Work to complete: Give back each entry unchanged, minus pictures.

Entries supplied:
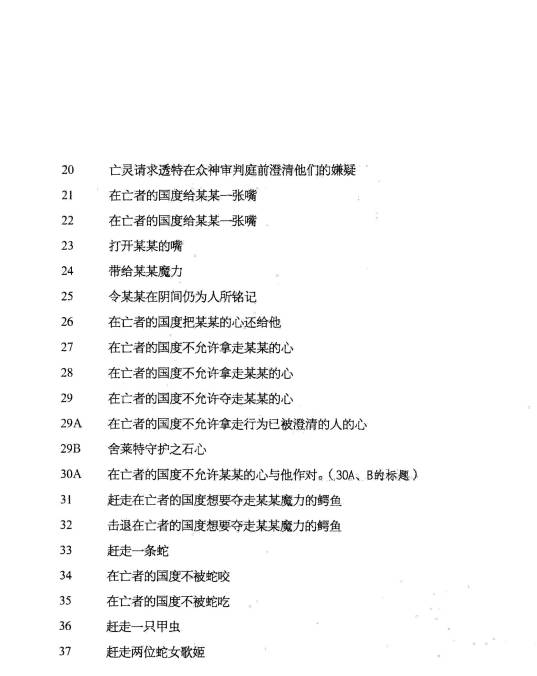 20 亡灵请求透特在众神审判庭前澄清他们的嫌疑

21 在亡者的国度给某某一张嘴

22 在亡者的国度给某某一张嘴

23 打开某某的嘴

24 带给某某魔力

25 令某某在阴间仍为人所铭记

26 在亡者的国度把某某的心还给他

27 在亡者的国度不允许拿走某某的心

28 在亡者的国度不允许拿走某某的心

29 在亡者的国度不允许夺走某某的心

29A 在亡者的国度不允许拿走行为已被澄清的人的心

29B 舍莱特守护之石心

30A 在亡者的国度不允许某某的心与他作对。(30A、B的标题)

31 赶走在亡者的国度想要夺走某某魔力的鳄鱼

32 击退在亡者的国度想要夺走某某魔力的鳄鱼

33 赶走一条蛇

34 在亡者的国度不被蛇咬

35 在亡者的国度不被蛇吃

36 赶走一只甲虫

37 赶走两位蛇女歌姬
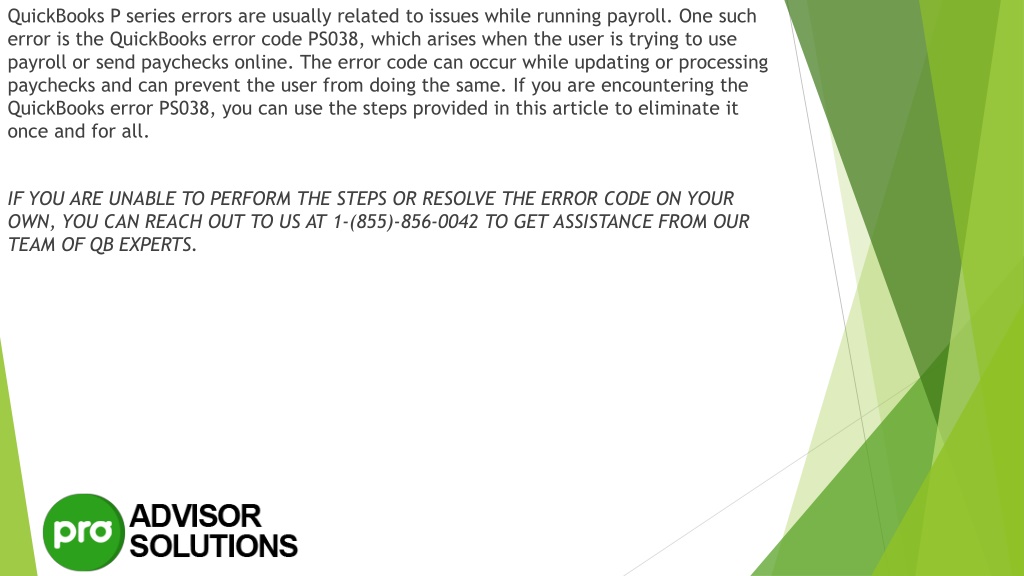 QuickBooks P series errors are usually related to issues while running payroll. One such error is the QuickBooks error code PS038, which arises when the user is trying to use payroll or send paychecks online. The error code can occur while updating or processing paychecks and can prevent the user from doing the same. If you are encountering the QuickBooks error PS038, you can use the steps provided in this article to eliminate it once and for all.

IF YOU ARE UNABLE TO PERFORM THE STEPS OR RESOLVE THE ERROR CODE ON YOUR OWN, YOU CAN REACH OUT TO US AT 1-(855)-856-0042 TO GET ASSISTANCE FROM OUR TEAM OF QB EXPERTS.

pro ADVISOR SOLUTIONS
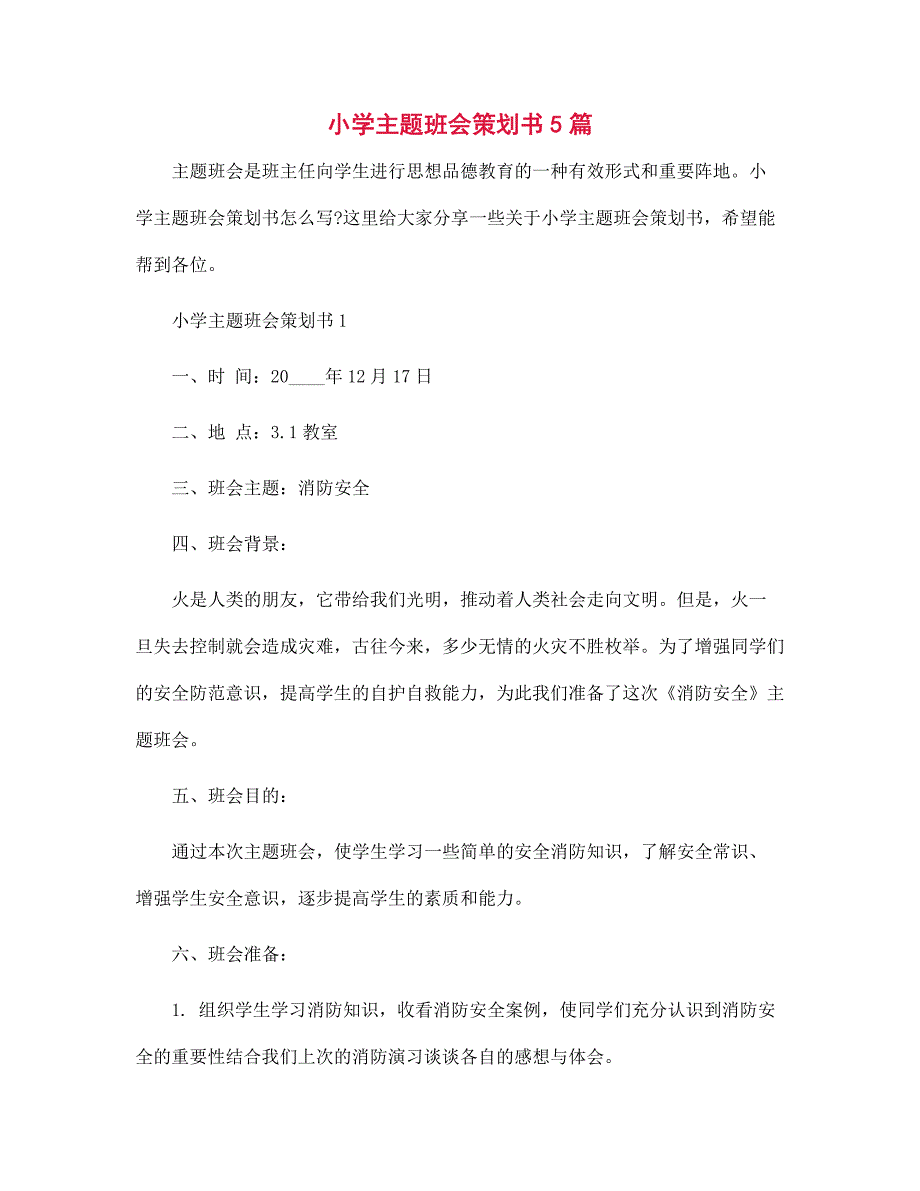 小学主题班会策划书5篇

主题班会是班主任向学生进行思想品德教育的一种有效形式和重要阵地。小学主题班会策划书怎么写?这里给大家分享一些关于小学主题班会策划书，希望能帮到各位。

小学主题班会策划书1

一、时 间：20____年12月17日

二、地 点：3.1教室

三、班会主题：消防安全

四、班会背景：

火是人类的朋友，它带给我们光明，推动着人类社会走向文明。但是，火一旦失去控制就会造成灾难，古往今来，多少无情的火灾不胜枚举。为了增强同学们的安全防范意识，提高学生的自护自救能力，为此我们准备了这次《消防安全》主题班会。

五、班会目的：

通过本次主题班会，使学生学习一些简单的安全消防知识，了解安全常识、增强学生安全意识，逐步提高学生的素质和能力。

六、班会准备：

1. 组织学生学习消防知识，收看消防安全案例，使同学们充分认识到消防安全的重要性结合我们上次的消防演习谈谈各自的感想与体会。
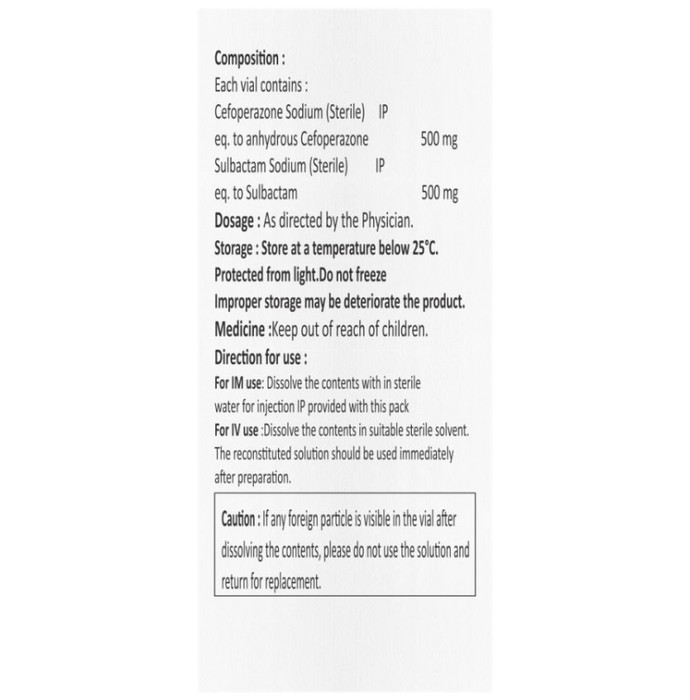 Composition :
Each vial contains :
Cefoperazone Sodium (Sterile) IP
eq. to anhydrous Cefoperazone 500 mg
Sulbactam Sodium (Sterile) IP
eq. to Sulbactam 500 mg
Dosage : As directed by the Physician.
Storage : Store at a temperature below 25°C.
Protected from light.Do not freeze
Improper storage may be deteriorate the product.
Medicine :Keep out of reach of children.
Direction for use :
For IM use: Dissolve the contents with in sterile water for injection IP provided with this pack
For IV use :Dissolve the contents in suitable sterile solvent.
The reconstituted solution should be used immediately after preparation.

Caution : If any foreign particle is visible in the vial after dissolving the contents, please do not use the solution and return for replacement.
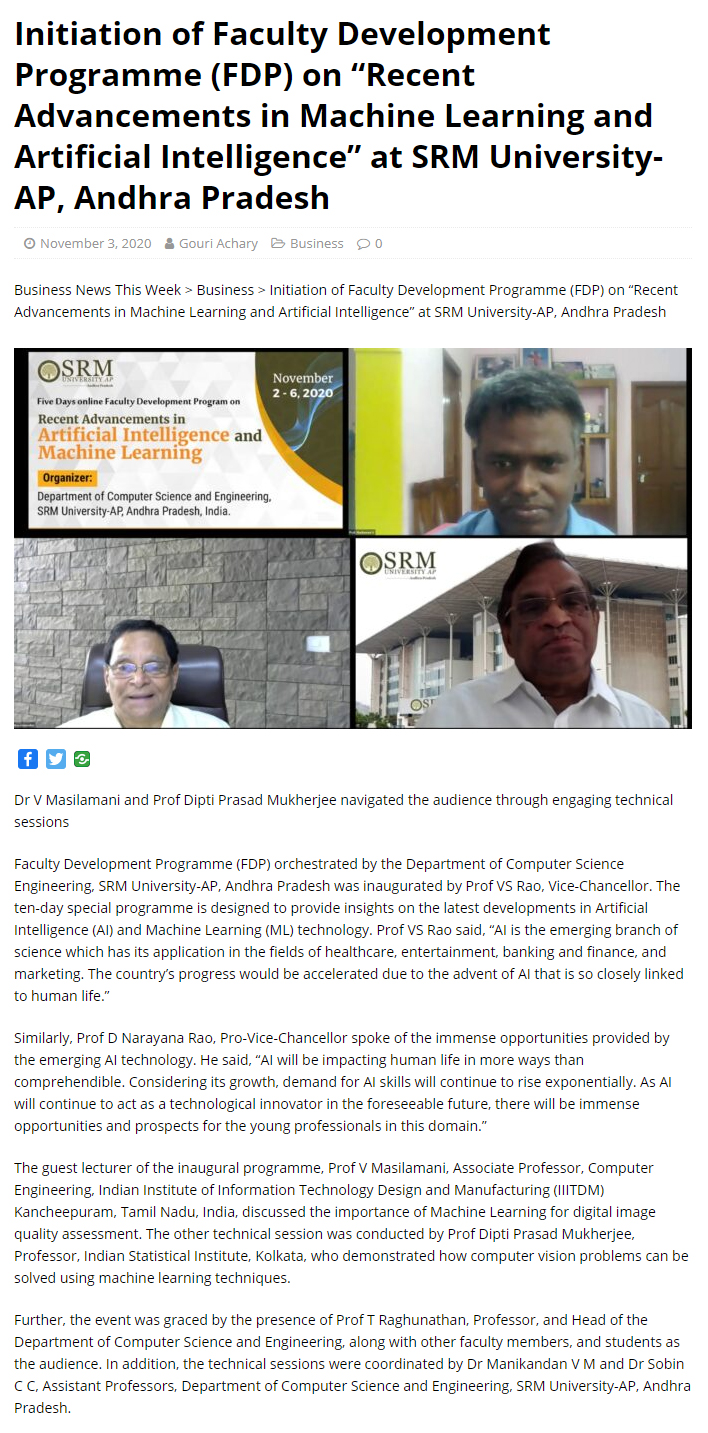 Initiation of Faculty Development Programme (FDP) on "Recent Advancements in Machine Learning and Artificial Intelligence" at SRM University-AP, Andhra Pradesh

November 3, 2020 Gouri Achary Business 0

Business News This Week > Business > Initiation of Faculty Development Programme (FDP) on "Recent Advancements in Machine Learning and Artificial Intelligence" at SRM University-AP, Andhra Pradesh

SRM UNIVERSITY AP Andhra Pradesh

November 2 - 6, 2020

Five Days online Faculty Development Program on

Recent Advancements in Artificial Intelligence and Machine Learning

Organizer:
Department of Computer Science and Engineering, SRM University-AP, Andhra Pradesh, India.

SRM UNIVERSITY AP Andhra Pradesh

Dr V Masilamani and Prof Dipti Prasad Mukherjee navigated the audience through engaging technical sessions

Faculty Development Programme (FDP) orchestrated by the Department of Computer Science Engineering, SRM University-AP, Andhra Pradesh was inaugurated by Prof VS Rao, Vice-Chancellor. The ten-day special programme is designed to provide insights on the latest developments in Artificial Intelligence (AI) and Machine Learning (ML) technology. Prof VS Rao said, "AI is the emerging branch of science which has its application in the fields of healthcare, entertainment, banking and finance, and marketing. The country's progress would be accelerated due to the advent of AI that is so closely linked to human life."

Similarly, Prof D Narayana Rao, Pro-Vice-Chancellor spoke of the immense opportunities provided by the emerging AI technology. He said, "AI will be impacting human life in more ways than comprehendible. Considering its growth, demand for AI skills will continue to rise exponentially. As AI will continue to act as a technological innovator in the foreseeable future, there will be immense opportunities and prospects for the young professionals in this domain."

The guest lecturer of the inaugural programme, Prof V Masilamani, Associate Professor, Computer Engineering, Indian Institute of Information Technology Design and Manufacturing (IIITDM) Kancheepuram, Tamil Nadu, India, discussed the importance of Machine Learning for digital image quality assessment. The other technical session was conducted by Prof Dipti Prasad Mukherjee, Professor, Indian Statistical Institute, Kolkata, who demonstrated how computer vision problems can be solved using machine learning techniques.

Further, the event was graced by the presence of Prof T Raghunathan, Professor, and Head of the Department of Computer Science and Engineering, along with other faculty members, and students as the audience. In addition, the technical sessions were coordinated by Dr Manikandan V M and Dr Sobin C C, Assistant Professors, Department of Computer Science and Engineering, SRM University-AP, Andhra Pradesh.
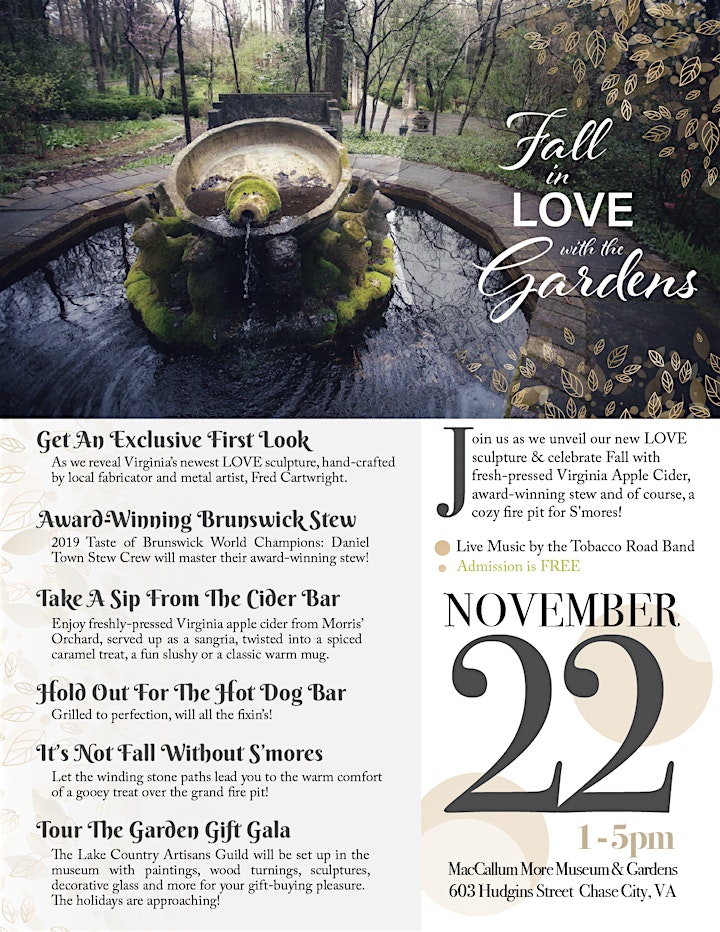 Fall in LOVE with the Gardens

Get An Exclusive First Look
As we reveal Virginia's newest LOVE sculpture, hand-crafted by local fabricator and metal artist, Fred Cartwright.

Award-Winning Brunswick Stew
2019 Taste of Brunswick World Champions: Daniel Town Stew Crew will master their award-winning stew!

Take A Sip From The Cider Bar
Enjoy freshly-pressed Virginia apple cider from Morris' Orchard, served up as a sangria, twisted into a spiced caramel treat, a fun slushy or a classic warm mug.

Hold Out For The Hot Dog Bar
Grilled to perfection, will all the fixin's!

It's Not Fall Without S'mores
Let the winding stone paths lead you to the warm comfort of a gooey treat over the grand fire pit!

Tour The Garden Gift Gala
The Lake Country Artisans Guild will be set up in the museum with paintings, wood turnings, sculptures, decorative glass and more for your gift-buying pleasure. The holidays are approaching!

Join us as we unveil our new LOVE sculpture & celebrate Fall with fresh-pressed Virginia Apple Cider, award-winning stew and of course, a cozy fire pit for S'mores!

Live Music by the Tobacco Road Band
Admission is FREE

NOVEMBER
22
1-5pm
MacCallum More Museum & Gardens
603 Hudgins Street Chase City, VA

Solution to this task:
 20 亡灵请求透特在众神审判庭前澄清他们的嫌疑

21 在亡者的国度给某某一张嘴

22 在亡者的国度给某某一张嘴

23 打开某某的嘴

24 带给某某魔力

25 令某某在阴间仍为人所铭记

26 在亡者的国度把某某的心还给他

27 在亡者的国度不允许拿走某某的心

28 在亡者的国度不允许拿走某某的心

29 在亡者的国度不允许夺走某某的心

29A 在亡者的国度不允许拿走行为已被澄清的人的心

29B 舍莱特守护之石心

30A 在亡者的国度不允许某某的心与他作对。(30A、B的标题)

31 赶走在亡者的国度想要夺走某某魔力的鳄鱼

32 击退在亡者的国度想要夺走某某魔力的鳄鱼

33 赶走一条蛇

34 在亡者的国度不被蛇咬

35 在亡者的国度不被蛇吃

36 赶走一只甲虫

37 赶走两位蛇女歌姬
 QuickBooks P series errors are usually related to issues while running payroll. One such error is the QuickBooks error code PS038, which arises when the user is trying to use payroll or send paychecks online. The error code can occur while updating or processing paychecks and can prevent the user from doing the same. If you are encountering the QuickBooks error PS038, you can use the steps provided in this article to eliminate it once and for all.

IF YOU ARE UNABLE TO PERFORM THE STEPS OR RESOLVE THE ERROR CODE ON YOUR OWN, YOU CAN REACH OUT TO US AT 1-(855)-856-0042 TO GET ASSISTANCE FROM OUR TEAM OF QB EXPERTS.

pro ADVISOR SOLUTIONS
 小学主题班会策划书5篇

主题班会是班主任向学生进行思想品德教育的一种有效形式和重要阵地。小学主题班会策划书怎么写?这里给大家分享一些关于小学主题班会策划书，希望能帮到各位。

小学主题班会策划书1

一、时 间：20____年12月17日

二、地 点：3.1教室

三、班会主题：消防安全

四、班会背景：

火是人类的朋友，它带给我们光明，推动着人类社会走向文明。但是，火一旦失去控制就会造成灾难，古往今来，多少无情的火灾不胜枚举。为了增强同学们的安全防范意识，提高学生的自护自救能力，为此我们准备了这次《消防安全》主题班会。

五、班会目的：

通过本次主题班会，使学生学习一些简单的安全消防知识，了解安全常识、增强学生安全意识，逐步提高学生的素质和能力。

六、班会准备：

1. 组织学生学习消防知识，收看消防安全案例，使同学们充分认识到消防安全的重要性结合我们上次的消防演习谈谈各自的感想与体会。
 Composition :
Each vial contains :
Cefoperazone Sodium (Sterile) IP
eq. to anhydrous Cefoperazone 500 mg
Sulbactam Sodium (Sterile) IP
eq. to Sulbactam 500 mg
Dosage : As directed by the Physician.
Storage : Store at a temperature below 25°C.
Protected from light.Do not freeze
Improper storage may be deteriorate the product.
Medicine :Keep out of reach of children.
Direction for use :
For IM use: Dissolve the contents with in sterile water for injection IP provided with this pack
For IV use :Dissolve the contents in suitable sterile solvent.
The reconstituted solution should be used immediately after preparation.

Caution : If any foreign particle is visible in the vial after dissolving the contents, please do not use the solution and return for replacement.
 Initiation of Faculty Development Programme (FDP) on "Recent Advancements in Machine Learning and Artificial Intelligence" at SRM University-AP, Andhra Pradesh

November 3, 2020 Gouri Achary Business 0

Business News This Week > Business > Initiation of Faculty Development Programme (FDP) on "Recent Advancements in Machine Learning and Artificial Intelligence" at SRM University-AP, Andhra Pradesh

SRM UNIVERSITY AP Andhra Pradesh

November 2 - 6, 2020

Five Days online Faculty Development Program on

Recent Advancements in Artificial Intelligence and Machine Learning

Organizer:
Department of Computer Science and Engineering, SRM University-AP, Andhra Pradesh, India.

SRM UNIVERSITY AP Andhra Pradesh

Dr V Masilamani and Prof Dipti Prasad Mukherjee navigated the audience through engaging technical sessions

Faculty Development Programme (FDP) orchestrated by the Department of Computer Science Engineering, SRM University-AP, Andhra Pradesh was inaugurated by Prof VS Rao, Vice-Chancellor. The ten-day special programme is designed to provide insights on the latest developments in Artificial Intelligence (AI) and Machine Learning (ML) technology. Prof VS Rao said, "AI is the emerging branch of science which has its application in the fields of healthcare, entertainment, banking and finance, and marketing. The country's progress would be accelerated due to the advent of AI that is so closely linked to human life."

Similarly, Prof D Narayana Rao, Pro-Vice-Chancellor spoke of the immense opportunities provided by the emerging AI technology. He said, "AI will be impacting human life in more ways than comprehendible. Considering its growth, demand for AI skills will continue to rise exponentially. As AI will continue to act as a technological innovator in the foreseeable future, there will be immense opportunities and prospects for the young professionals in this domain."

The guest lecturer of the inaugural programme, Prof V Masilamani, Associate Professor, Computer Engineering, Indian Institute of Information Technology Design and Manufacturing (IIITDM) Kancheepuram, Tamil Nadu, India, discussed the importance of Machine Learning for digital image quality assessment. The other technical session was conducted by Prof Dipti Prasad Mukherjee, Professor, Indian Statistical Institute, Kolkata, who demonstrated how computer vision problems can be solved using machine learning techniques.

Further, the event was graced by the presence of Prof T Raghunathan, Professor, and Head of the Department of Computer Science and Engineering, along with other faculty members, and students as the audience. In addition, the technical sessions were coordinated by Dr Manikandan V M and Dr Sobin C C, Assistant Professors, Department of Computer Science and Engineering, SRM University-AP, Andhra Pradesh.
 Fall in LOVE with the Gardens

Get An Exclusive First Look
As we reveal Virginia's newest LOVE sculpture, hand-crafted by local fabricator and metal artist, Fred Cartwright.

Award-Winning Brunswick Stew
2019 Taste of Brunswick World Champions: Daniel Town Stew Crew will master their award-winning stew!

Take A Sip From The Cider Bar
Enjoy freshly-pressed Virginia apple cider from Morris' Orchard, served up as a sangria, twisted into a spiced caramel treat, a fun slushy or a classic warm mug.

Hold Out For The Hot Dog Bar
Grilled to perfection, will all the fixin's!

It's Not Fall Without S'mores
Let the winding stone paths lead you to the warm comfort of a gooey treat over the grand fire pit!

Tour The Garden Gift Gala
The Lake Country Artisans Guild will be set up in the museum with paintings, wood turnings, sculptures, decorative glass and more for your gift-buying pleasure. The holidays are approaching!

Join us as we unveil our new LOVE sculpture & celebrate Fall with fresh-pressed Virginia Apple Cider, award-winning stew and of course, a cozy fire pit for S'mores!

Live Music by the Tobacco Road Band
Admission is FREE

NOVEMBER
22
1-5pm
MacCallum More Museum & Gardens
603 Hudgins Street Chase City, VA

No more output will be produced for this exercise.